▶ _Dataset entries_:
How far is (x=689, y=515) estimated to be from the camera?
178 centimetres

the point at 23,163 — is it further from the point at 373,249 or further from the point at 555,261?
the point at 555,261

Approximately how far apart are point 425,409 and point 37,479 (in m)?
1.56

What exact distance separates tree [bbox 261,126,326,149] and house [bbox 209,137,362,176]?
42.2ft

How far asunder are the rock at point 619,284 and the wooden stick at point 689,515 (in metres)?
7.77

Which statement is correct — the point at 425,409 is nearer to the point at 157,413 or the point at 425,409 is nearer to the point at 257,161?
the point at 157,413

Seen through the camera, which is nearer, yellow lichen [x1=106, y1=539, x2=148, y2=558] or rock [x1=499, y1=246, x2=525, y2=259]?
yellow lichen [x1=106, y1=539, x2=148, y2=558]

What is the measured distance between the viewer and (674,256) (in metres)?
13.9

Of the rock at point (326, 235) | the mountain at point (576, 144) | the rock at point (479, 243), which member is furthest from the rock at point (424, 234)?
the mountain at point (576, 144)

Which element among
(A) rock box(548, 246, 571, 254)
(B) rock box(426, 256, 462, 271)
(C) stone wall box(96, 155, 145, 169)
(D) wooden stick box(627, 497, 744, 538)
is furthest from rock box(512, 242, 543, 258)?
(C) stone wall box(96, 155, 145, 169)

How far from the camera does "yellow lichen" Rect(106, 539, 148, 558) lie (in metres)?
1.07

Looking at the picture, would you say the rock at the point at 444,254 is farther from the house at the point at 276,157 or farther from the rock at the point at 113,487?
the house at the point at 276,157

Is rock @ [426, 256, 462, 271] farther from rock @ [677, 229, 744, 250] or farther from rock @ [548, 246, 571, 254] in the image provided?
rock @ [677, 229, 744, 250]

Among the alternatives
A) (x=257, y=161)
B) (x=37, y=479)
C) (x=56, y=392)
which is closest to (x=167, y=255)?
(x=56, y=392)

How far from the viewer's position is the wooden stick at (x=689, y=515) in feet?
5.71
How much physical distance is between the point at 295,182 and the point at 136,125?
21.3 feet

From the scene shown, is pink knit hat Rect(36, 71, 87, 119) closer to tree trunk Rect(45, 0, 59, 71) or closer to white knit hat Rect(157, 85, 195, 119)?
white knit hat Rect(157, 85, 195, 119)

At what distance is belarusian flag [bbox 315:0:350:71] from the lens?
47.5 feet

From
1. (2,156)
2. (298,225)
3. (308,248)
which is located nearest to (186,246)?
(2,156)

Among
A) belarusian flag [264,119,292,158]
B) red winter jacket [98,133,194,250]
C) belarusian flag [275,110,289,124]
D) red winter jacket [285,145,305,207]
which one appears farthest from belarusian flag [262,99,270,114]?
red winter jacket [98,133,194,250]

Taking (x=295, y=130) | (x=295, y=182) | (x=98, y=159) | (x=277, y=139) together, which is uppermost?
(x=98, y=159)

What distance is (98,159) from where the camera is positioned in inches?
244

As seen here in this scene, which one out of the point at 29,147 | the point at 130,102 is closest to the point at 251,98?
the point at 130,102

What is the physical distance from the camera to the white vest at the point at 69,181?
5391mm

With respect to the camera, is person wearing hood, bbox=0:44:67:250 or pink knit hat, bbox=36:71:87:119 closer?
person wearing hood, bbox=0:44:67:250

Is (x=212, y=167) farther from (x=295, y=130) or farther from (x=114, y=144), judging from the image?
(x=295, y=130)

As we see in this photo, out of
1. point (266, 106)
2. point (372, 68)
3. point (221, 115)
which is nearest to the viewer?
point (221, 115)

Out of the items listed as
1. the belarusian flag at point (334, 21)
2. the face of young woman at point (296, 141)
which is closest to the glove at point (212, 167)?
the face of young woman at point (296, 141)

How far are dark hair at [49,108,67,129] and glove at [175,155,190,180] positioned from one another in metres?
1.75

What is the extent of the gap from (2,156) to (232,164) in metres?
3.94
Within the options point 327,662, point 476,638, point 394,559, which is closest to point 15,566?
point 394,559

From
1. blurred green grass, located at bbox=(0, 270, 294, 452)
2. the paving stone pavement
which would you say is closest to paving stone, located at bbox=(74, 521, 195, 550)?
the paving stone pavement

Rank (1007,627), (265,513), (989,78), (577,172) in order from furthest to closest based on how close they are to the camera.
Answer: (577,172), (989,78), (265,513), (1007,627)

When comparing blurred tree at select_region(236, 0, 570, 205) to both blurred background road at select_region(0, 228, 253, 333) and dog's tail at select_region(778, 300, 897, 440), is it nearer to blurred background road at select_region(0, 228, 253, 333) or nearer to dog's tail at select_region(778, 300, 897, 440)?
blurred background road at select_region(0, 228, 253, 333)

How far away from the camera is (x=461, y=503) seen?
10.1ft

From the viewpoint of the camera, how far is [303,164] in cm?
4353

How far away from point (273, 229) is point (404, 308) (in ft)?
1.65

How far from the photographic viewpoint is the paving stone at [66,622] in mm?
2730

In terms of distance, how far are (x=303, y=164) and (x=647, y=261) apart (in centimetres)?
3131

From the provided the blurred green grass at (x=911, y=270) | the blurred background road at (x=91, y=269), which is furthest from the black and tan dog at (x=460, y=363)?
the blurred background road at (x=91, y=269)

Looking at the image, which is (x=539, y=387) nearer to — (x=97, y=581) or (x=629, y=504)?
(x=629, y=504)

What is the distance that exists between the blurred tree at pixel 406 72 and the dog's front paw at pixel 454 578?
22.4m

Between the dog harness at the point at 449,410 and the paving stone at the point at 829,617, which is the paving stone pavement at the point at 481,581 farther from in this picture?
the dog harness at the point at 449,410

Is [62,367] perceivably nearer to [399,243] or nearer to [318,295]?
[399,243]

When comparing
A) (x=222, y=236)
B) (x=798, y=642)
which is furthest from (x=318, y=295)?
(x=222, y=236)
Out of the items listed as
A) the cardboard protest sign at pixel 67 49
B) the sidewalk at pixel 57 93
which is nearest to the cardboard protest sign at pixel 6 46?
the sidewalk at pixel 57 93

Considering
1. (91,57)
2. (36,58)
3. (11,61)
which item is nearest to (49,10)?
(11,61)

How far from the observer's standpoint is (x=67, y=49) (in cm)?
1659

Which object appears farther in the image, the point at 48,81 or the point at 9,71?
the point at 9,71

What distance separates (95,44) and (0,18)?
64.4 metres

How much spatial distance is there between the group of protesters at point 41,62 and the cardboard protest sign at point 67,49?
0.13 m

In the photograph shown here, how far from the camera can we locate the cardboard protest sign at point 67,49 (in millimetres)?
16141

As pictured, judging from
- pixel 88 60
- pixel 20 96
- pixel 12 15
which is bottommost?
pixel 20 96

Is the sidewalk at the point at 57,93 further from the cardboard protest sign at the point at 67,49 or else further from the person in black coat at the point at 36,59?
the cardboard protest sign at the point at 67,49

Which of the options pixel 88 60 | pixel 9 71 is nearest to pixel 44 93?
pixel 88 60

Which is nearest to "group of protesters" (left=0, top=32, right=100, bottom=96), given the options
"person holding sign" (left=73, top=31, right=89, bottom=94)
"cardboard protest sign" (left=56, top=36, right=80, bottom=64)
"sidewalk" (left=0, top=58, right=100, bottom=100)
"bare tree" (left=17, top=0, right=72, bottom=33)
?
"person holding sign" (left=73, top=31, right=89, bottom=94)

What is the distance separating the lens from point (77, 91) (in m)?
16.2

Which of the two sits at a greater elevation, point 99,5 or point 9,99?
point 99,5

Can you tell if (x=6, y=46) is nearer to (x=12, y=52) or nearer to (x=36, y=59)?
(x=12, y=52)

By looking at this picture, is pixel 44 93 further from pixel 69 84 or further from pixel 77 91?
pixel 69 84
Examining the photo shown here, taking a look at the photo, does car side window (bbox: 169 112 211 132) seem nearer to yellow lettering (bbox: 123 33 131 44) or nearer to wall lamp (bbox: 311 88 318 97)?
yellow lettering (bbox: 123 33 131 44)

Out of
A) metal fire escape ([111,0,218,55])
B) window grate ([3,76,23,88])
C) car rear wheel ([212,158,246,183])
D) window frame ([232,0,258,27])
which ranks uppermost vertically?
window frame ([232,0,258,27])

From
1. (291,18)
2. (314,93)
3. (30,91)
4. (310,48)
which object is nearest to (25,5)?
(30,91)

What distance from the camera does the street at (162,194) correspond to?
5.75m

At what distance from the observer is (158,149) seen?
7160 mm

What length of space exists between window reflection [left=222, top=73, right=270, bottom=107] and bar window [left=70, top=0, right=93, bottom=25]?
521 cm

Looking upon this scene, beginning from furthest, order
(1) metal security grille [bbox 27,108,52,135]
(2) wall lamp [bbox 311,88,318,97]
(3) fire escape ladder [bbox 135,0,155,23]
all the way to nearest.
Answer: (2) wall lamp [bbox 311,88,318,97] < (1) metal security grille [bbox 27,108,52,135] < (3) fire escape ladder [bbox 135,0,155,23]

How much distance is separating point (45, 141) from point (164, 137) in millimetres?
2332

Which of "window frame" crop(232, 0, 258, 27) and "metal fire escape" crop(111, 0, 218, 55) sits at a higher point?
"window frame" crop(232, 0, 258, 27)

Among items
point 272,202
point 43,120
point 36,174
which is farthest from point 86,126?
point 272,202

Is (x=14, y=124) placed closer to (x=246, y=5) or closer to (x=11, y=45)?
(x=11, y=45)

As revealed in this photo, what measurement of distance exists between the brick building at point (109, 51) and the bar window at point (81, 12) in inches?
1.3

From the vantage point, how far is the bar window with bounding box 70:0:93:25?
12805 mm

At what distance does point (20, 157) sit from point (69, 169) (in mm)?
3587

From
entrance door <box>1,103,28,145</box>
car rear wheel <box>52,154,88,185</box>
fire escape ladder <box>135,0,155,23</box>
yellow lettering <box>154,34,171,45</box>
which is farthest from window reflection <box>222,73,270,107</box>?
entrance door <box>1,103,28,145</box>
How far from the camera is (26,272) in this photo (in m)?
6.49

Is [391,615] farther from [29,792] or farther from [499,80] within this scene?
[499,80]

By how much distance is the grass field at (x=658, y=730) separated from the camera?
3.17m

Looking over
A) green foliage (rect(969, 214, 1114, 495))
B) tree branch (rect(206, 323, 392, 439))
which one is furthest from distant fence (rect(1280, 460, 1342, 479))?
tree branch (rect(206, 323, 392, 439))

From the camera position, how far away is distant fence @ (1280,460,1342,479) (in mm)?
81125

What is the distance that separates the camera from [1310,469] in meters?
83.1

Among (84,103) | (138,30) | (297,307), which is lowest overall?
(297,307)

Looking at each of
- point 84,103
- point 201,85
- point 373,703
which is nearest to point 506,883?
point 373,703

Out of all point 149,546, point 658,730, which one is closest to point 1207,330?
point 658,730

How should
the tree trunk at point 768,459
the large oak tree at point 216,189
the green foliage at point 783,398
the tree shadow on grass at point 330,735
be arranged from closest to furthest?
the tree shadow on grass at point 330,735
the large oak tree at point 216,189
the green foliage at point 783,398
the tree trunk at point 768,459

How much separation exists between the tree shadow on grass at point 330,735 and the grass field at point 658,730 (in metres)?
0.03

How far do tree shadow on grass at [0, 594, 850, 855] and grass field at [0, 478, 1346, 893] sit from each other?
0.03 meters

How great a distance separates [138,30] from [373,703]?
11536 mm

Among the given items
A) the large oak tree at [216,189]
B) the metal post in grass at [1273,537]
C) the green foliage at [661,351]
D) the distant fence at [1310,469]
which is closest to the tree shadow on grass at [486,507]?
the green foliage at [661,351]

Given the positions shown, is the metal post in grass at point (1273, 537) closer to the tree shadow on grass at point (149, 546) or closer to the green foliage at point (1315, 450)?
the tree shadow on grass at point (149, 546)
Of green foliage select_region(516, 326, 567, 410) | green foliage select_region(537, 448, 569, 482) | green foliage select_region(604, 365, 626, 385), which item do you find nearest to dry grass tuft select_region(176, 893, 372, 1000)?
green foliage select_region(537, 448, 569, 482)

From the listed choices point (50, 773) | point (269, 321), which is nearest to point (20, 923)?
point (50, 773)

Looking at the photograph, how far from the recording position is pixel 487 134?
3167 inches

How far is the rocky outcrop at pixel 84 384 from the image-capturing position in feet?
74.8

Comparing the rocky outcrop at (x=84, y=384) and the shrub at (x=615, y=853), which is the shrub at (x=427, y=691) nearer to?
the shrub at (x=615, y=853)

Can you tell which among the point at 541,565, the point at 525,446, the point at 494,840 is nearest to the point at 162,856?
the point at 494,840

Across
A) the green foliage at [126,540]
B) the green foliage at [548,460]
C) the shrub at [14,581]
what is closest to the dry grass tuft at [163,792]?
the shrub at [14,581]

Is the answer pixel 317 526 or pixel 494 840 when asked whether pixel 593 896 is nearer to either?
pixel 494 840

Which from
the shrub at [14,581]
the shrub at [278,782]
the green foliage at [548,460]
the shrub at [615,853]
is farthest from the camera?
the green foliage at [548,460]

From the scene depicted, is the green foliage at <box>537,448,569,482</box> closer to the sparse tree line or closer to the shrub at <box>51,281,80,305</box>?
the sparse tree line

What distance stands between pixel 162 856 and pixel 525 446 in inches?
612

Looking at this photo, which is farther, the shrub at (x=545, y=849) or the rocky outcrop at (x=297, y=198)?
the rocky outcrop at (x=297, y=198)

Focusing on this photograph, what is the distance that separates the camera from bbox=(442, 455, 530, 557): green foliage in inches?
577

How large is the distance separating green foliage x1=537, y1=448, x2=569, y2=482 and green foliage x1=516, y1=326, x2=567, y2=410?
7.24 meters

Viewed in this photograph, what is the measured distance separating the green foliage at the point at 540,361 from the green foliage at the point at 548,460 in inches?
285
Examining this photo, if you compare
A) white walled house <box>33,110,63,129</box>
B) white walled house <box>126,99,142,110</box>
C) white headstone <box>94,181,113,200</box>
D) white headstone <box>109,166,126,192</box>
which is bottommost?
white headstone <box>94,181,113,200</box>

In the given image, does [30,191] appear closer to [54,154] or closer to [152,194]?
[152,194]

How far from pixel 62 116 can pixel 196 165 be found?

▶ _Task_:
Repeat word for word each line from the one with "From the scene depicted, is" to the end of the records above, inclusive.

▶ _Result of the exercise_:
From the scene depicted, is the green foliage at <box>537,448,569,482</box> closer to the sparse tree line or closer to the shrub at <box>51,281,80,305</box>?
the sparse tree line

What distance stands between pixel 162 856 and pixel 525 446 in inches?
612

Looking at this photo, which is farther, the shrub at (x=545, y=849) or the rocky outcrop at (x=297, y=198)?
the rocky outcrop at (x=297, y=198)

Focusing on this photograph, what is the distance that separates the camera from bbox=(442, 455, 530, 557): green foliage in inches?
577

How large is the distance separating green foliage x1=537, y1=448, x2=569, y2=482 and green foliage x1=516, y1=326, x2=567, y2=410?
7.24 meters

Viewed in this photograph, what is the measured distance separating the green foliage at the point at 540,361 from the green foliage at the point at 548,460 in inches?
285
Examining this photo, if you compare
A) white walled house <box>33,110,63,129</box>
B) white walled house <box>126,99,142,110</box>
C) white headstone <box>94,181,113,200</box>
D) white headstone <box>109,166,126,192</box>
which is bottommost?
white headstone <box>94,181,113,200</box>

In the given image, does [30,191] appear closer to [54,154] or closer to [152,194]?
[152,194]

How far from pixel 62 116 can pixel 196 165 be found?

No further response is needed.